Skin colour genes are genes first described for their role in human skin pigmentation. While our understanding of the genetics of skin pigmentation is relatively clear, the genetics for skin wrinkling and sagging is still largely unknown. Recent discoveries propose that skin colour genes are associated with more than just skin colour-related phenotypes14,63 and may drive the development of these phenotypes through melanogenesis-independent pathways which are still poorly understood63. Our list of pleiotropic skin ageing genes includes many skin colour genes and can guide future work in characterising the melanogenesis-independent pathways in which skin ageing genes operate, which may ultimately explain their association with pigmentation-independent phenotypes such as facial wrinkles.
We report that many skin colour genes are pleiotropic for skin ageing phenotypes: SHC4 is pleiotropic for Category A Phenotypes (skin wrinkling and sagging phenotypes) and Category B Phenotypes (skin colour phenotypes). BNC2, HERC2, OCA2, RALY, and TYR are pleiotropic for Category B Phenotypes (skin colour phenotypes) and Category C Phenotypes (skin cancer phenotypes). IRF4 and SLC45A2 are pleiotropic for Category A Phenotypes (skin wrinkling and sagging phenotypes), Category B Phenotypes (skin colour phenotypes), and Category C Phenotypes (skin cancer phenotypes). MC1R is pleiotropic for Category A Phenotypes (skin wrinkling and sagging phenotype), Category B Phenotypes (skin colour phenotype), Category C Phenotypes (skin cancer phenotype), and Category D Phenotypes (skin global impression phenotypes).

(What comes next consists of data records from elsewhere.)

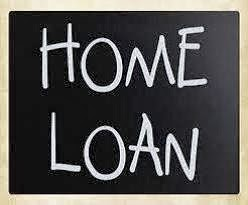 Atlanta-home-loan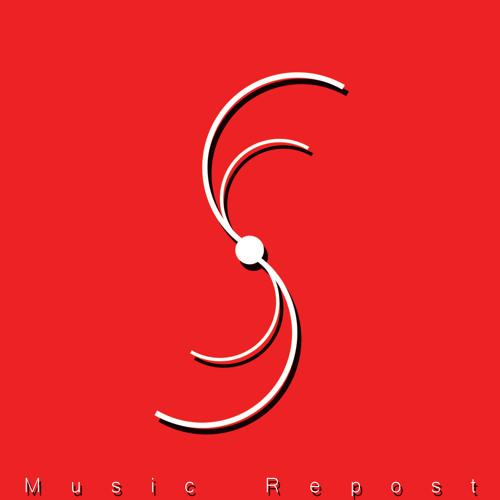 Music Repost Craze's avatar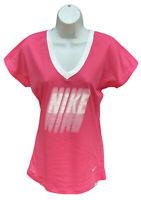 New NIKE Just Do It Womens DriFit Cotton Tee Shirt Pink S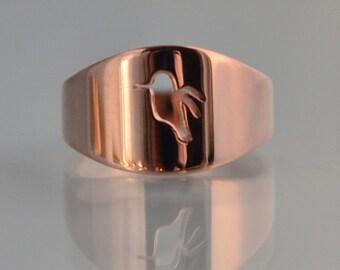 14k Rose Gold Cutout Hummingbird Ring, Handmade in Maine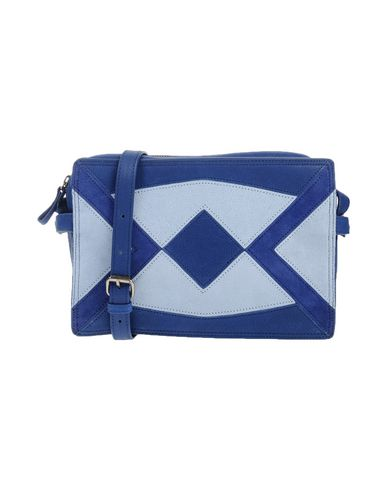 bag Across body NAT amp; Blue NIN 7ZBCw1Aq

Skin colour and Category B Phenotypes (skin colour phenotypes) are dependent on melanin synthesis by tyrosinase. One form of melanin, phaeomelanin, generates free radicals in response to ultraviolet radiation that in turn, damages the skin85. It is possible that some non-skin colour phenotypes (e.g., skin wrinkling and sagging) may result from the skin damage sustained through this process.
Enrichment analyses
We scrutinised the dataset using three different enrichment analyses—general enrichment (Supplementary Table S9), functional enrichment, and network enrichment (Supplementary Table S10). All three enrichment strategies revealed several novel and coherent results which offer different perspectives to the same story.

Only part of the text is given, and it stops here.